Although domestic demand remains a concern, exports are likely to remain strong, and foreign dairy markets are providing a firm floor under the U.S. dairy complex. Meanwhile, the spring flush is limping to a close, and a heat wave looms in the Southwest and Midwest. Despite the setback in the spot markets, milk futures moved higher again this week. Second-half Class IV futures added 20ȼ, on average, and the July and August contracts topped $26 per cwt. Most Class III contracts also posted double-digit gains, and 2023 Class III futures scored life-of-contract highs.
After a big selloff last week, the feed markets zigged and zagged but ultimately finished much higher than last Friday. July soybeans reached life-of-contract highs Thursday. But palm oil futures dropped hard after Indonesia eased the way for more exports. Soybean oil followed palm oil lower and dragged soy futures down with them. July soybeans closed at a still-high $17.455 per bushel, up nearly 50ȼ from last Friday. July soybean meal advanced nearly $22 to $429.10 per ton. July corn futures regained much of the ground they lost last week and settled at $7.7325, up 46.25ȼ. December corn added 30.5ȼ and reached $7.205.
Outside of North Dakota and parts of Minnesota, crops are in the ground and enjoying a nice mix of sunshine and rain. But there is a lot of heat in the forecast and the trade is on edge. USDA’s monthly update to its crop balance sheet confirmed that corn and soybean supplies are likely to remain tight, although the agency expects that there will be more corn in 2022 and 2023 than there was last year. Still, grain and oilseed prices are likely to remain high.
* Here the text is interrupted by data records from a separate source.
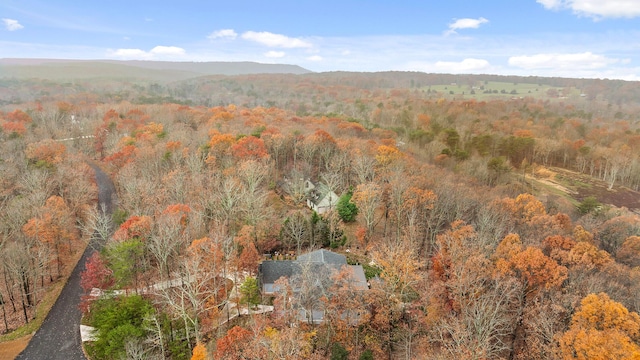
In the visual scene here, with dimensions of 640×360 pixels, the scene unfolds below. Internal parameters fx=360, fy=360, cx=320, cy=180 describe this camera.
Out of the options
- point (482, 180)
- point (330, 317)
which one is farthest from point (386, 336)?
point (482, 180)

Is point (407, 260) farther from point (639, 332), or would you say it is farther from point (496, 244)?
point (639, 332)

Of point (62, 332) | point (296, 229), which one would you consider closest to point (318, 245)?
point (296, 229)

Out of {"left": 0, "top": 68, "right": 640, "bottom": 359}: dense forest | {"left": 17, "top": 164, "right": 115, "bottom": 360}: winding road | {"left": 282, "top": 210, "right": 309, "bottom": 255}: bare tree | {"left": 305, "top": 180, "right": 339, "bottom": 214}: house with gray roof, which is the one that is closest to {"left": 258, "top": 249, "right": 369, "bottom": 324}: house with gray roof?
{"left": 0, "top": 68, "right": 640, "bottom": 359}: dense forest

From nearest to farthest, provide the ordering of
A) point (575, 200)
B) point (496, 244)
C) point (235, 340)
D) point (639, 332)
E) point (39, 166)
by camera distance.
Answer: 1. point (639, 332)
2. point (235, 340)
3. point (496, 244)
4. point (39, 166)
5. point (575, 200)

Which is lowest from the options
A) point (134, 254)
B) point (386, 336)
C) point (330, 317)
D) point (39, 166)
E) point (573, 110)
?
point (386, 336)

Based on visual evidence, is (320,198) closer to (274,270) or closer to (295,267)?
(295,267)

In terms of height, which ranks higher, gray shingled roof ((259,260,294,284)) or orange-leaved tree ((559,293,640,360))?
orange-leaved tree ((559,293,640,360))

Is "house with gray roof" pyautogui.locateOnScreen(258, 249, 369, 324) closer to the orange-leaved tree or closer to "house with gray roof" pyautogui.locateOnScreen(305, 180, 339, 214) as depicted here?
the orange-leaved tree
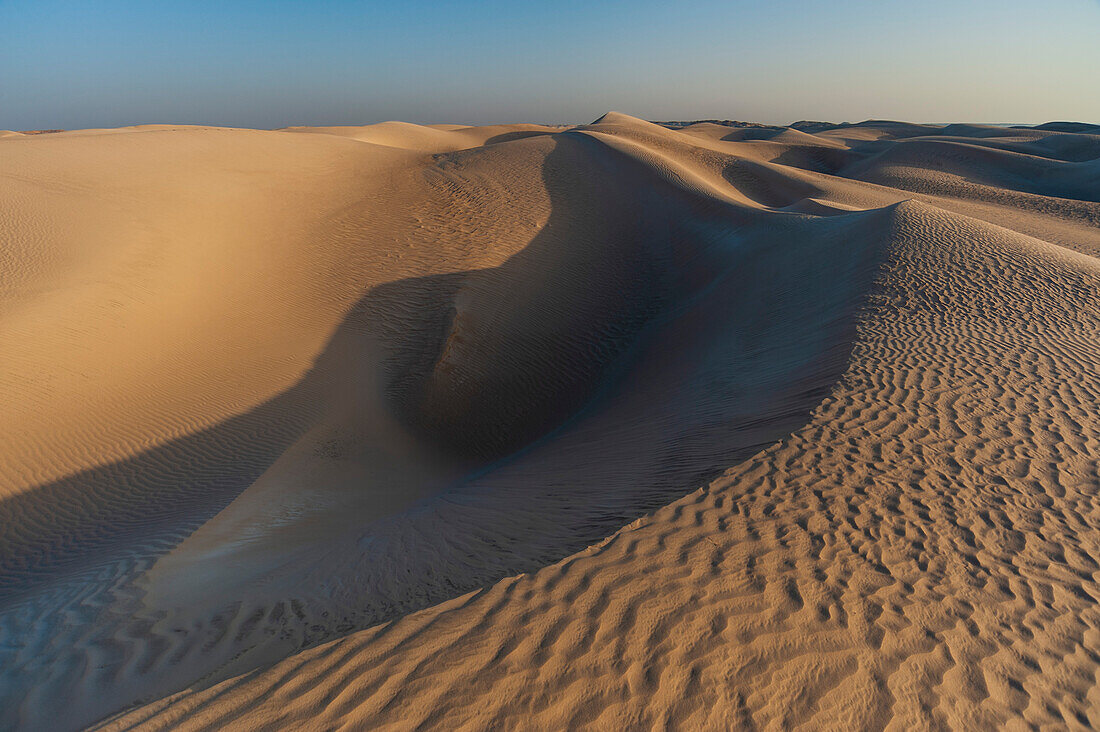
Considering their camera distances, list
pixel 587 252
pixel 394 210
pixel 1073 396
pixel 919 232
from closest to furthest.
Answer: pixel 1073 396 → pixel 919 232 → pixel 587 252 → pixel 394 210

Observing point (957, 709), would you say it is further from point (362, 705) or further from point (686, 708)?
point (362, 705)

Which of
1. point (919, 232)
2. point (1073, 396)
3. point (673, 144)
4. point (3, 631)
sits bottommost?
point (3, 631)

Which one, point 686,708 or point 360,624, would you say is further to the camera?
point 360,624

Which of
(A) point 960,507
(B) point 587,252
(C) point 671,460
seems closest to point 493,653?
(C) point 671,460

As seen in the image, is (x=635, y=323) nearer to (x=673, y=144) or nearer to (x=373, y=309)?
(x=373, y=309)

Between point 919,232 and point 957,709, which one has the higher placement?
point 919,232

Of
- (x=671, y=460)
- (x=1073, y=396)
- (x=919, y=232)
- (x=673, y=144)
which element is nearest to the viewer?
(x=671, y=460)

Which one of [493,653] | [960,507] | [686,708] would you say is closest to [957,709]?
[686,708]
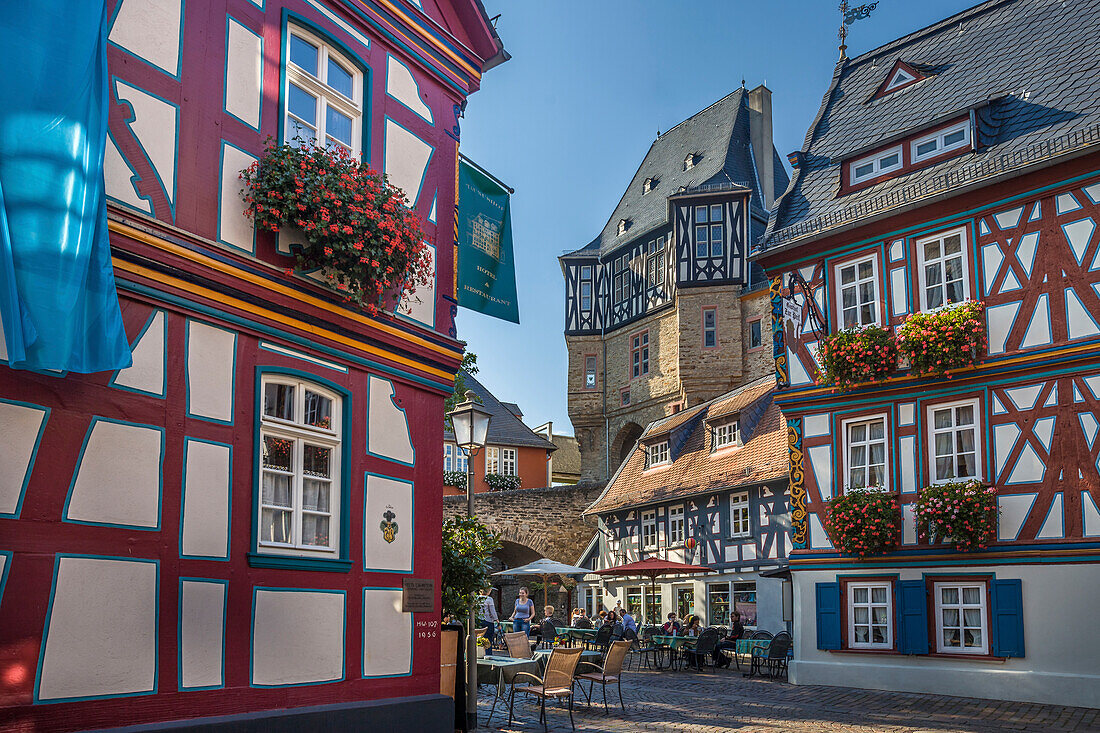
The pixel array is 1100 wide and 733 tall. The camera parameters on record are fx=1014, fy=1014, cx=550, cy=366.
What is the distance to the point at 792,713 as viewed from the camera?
13.5 m

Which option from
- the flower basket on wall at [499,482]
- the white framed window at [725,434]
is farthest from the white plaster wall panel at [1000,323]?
the flower basket on wall at [499,482]

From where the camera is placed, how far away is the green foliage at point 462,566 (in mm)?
10766

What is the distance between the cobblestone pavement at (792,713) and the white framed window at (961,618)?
81 cm

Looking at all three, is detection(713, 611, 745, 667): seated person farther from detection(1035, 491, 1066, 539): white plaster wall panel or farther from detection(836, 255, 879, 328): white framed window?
detection(1035, 491, 1066, 539): white plaster wall panel

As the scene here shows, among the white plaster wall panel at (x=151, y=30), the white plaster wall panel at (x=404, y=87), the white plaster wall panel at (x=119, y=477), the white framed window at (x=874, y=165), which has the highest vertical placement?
the white framed window at (x=874, y=165)

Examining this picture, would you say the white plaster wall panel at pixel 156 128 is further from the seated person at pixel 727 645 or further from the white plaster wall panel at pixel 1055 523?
the seated person at pixel 727 645

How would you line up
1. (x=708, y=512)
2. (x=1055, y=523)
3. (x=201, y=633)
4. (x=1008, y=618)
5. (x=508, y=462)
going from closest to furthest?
(x=201, y=633) → (x=1055, y=523) → (x=1008, y=618) → (x=708, y=512) → (x=508, y=462)

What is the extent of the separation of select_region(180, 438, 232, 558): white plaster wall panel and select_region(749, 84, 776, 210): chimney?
128ft

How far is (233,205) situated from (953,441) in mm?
12380

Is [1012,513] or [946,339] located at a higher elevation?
[946,339]

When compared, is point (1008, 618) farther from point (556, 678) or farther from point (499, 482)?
point (499, 482)

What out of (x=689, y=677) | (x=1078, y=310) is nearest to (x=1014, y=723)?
(x=1078, y=310)

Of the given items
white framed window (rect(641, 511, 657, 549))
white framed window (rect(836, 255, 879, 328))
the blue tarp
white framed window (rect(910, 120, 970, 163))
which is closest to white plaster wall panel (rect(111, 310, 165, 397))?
the blue tarp

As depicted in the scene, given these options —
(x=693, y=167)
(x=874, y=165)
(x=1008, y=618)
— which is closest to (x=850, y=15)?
(x=874, y=165)
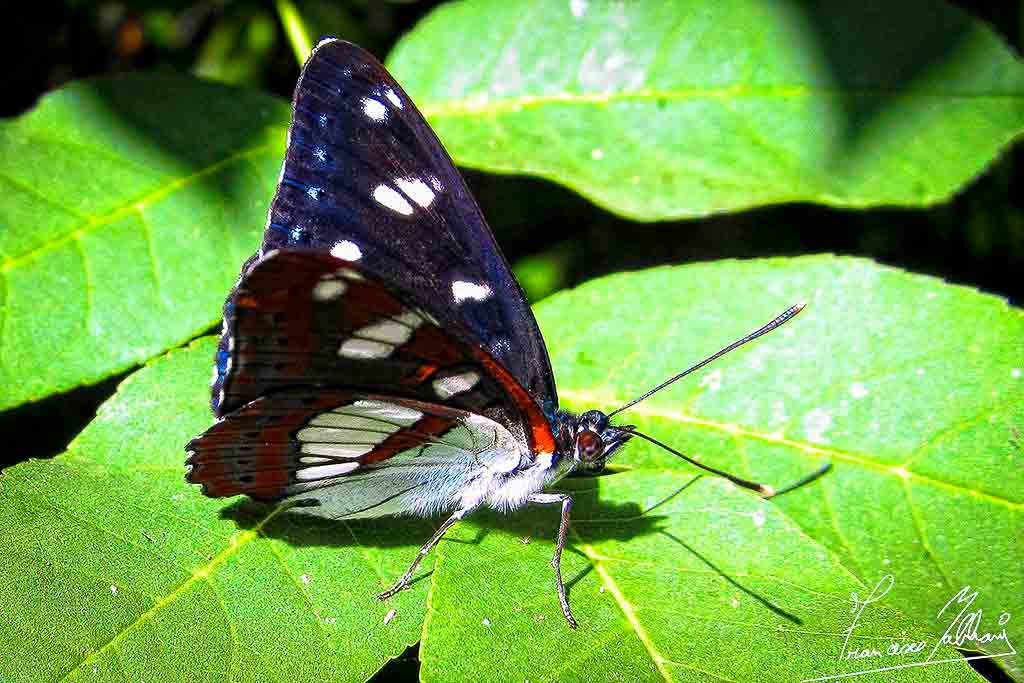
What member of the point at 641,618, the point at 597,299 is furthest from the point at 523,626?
the point at 597,299

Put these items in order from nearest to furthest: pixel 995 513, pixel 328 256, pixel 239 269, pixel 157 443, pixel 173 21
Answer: pixel 328 256, pixel 995 513, pixel 157 443, pixel 239 269, pixel 173 21

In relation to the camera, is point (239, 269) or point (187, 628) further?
point (239, 269)

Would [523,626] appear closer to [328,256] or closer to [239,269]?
[328,256]

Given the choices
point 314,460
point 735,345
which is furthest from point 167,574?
point 735,345

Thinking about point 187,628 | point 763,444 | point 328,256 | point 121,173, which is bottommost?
point 187,628

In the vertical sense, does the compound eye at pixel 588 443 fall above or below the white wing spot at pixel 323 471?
above

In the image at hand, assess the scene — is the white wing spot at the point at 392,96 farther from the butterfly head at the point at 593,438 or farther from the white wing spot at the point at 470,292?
the butterfly head at the point at 593,438

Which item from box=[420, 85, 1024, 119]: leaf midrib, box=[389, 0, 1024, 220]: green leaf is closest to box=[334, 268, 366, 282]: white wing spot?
box=[389, 0, 1024, 220]: green leaf
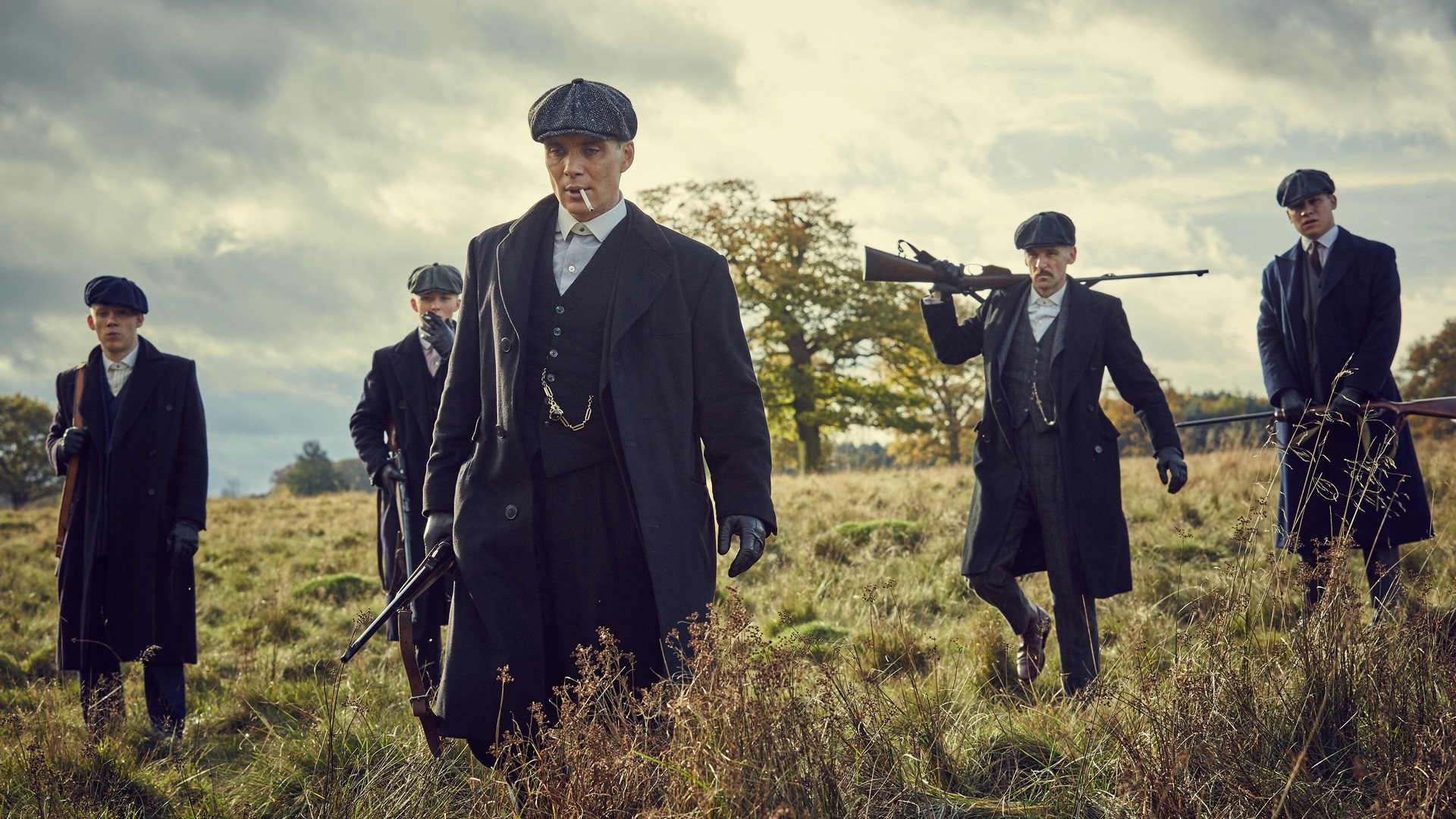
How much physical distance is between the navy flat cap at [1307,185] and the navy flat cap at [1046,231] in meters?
1.61

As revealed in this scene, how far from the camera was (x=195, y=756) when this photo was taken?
A: 18.3ft

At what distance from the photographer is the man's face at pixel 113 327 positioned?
648 cm

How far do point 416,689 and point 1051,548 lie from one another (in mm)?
3080

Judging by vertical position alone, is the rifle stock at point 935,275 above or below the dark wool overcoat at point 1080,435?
above

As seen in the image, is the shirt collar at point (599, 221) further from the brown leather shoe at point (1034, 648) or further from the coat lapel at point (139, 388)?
the coat lapel at point (139, 388)

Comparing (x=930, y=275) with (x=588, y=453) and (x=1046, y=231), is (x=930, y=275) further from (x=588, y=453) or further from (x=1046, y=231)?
(x=588, y=453)

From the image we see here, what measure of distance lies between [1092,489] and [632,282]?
280 centimetres

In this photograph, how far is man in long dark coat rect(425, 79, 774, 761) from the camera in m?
3.58

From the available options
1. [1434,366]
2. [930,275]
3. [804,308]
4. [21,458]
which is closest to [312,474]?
[21,458]

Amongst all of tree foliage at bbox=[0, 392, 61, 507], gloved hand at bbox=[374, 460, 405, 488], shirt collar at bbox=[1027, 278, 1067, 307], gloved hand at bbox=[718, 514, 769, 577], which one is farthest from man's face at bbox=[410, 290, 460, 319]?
tree foliage at bbox=[0, 392, 61, 507]

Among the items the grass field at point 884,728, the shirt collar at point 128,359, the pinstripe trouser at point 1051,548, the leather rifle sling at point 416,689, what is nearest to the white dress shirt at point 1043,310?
the pinstripe trouser at point 1051,548

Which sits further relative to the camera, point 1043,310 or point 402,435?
point 402,435

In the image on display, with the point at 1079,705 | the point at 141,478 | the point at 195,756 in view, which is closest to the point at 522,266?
the point at 1079,705

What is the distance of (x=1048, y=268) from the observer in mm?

The cost of forages varies widely from region to region, but they are pricey too. In the West, lower acreage and severe drought have reduced hay supplies. The drought is a double whammy, because it also limits grazing and boosts hay demand. Central California is home to the greatest concentration of dairies in the country, and it’s also the epicenter of the hay shortage. According to the Hoyt Report, premium alfalfa is regularly selling for $420 to $435 per ton, up from around $280 per ton a year ago. Dairy producers are cashing some very big milk checks, but feed costs are eating up a huge chunk of that revenue, especially in the West.